Material provided Start Marker

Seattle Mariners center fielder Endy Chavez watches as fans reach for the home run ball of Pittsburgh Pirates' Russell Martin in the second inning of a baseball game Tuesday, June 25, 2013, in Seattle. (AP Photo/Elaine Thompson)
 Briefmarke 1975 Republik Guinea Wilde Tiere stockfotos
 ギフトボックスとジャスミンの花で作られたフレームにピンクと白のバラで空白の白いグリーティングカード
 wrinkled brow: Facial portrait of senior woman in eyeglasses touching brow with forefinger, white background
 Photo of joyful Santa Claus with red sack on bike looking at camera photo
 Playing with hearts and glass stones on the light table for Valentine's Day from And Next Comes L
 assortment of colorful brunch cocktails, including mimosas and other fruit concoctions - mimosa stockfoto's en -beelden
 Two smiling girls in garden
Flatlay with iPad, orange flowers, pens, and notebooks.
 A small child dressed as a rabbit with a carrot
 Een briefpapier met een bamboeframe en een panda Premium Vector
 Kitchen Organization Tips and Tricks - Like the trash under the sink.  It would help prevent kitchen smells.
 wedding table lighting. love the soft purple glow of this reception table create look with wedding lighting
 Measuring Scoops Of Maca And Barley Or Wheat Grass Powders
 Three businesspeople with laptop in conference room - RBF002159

Material provided End Marker

Task objective → Copy out each line of the data that includes the string "Photo".

Completed exercise →
Seattle Mariners center fielder Endy Chavez watches as fans reach for the home run ball of Pittsburgh Pirates' Russell Martin in the second inning of a baseball game Tuesday, June 25, 2013, in Seattle. (AP Photo/Elaine Thompson)
 Photo of joyful Santa Claus with red sack on bike looking at camera photo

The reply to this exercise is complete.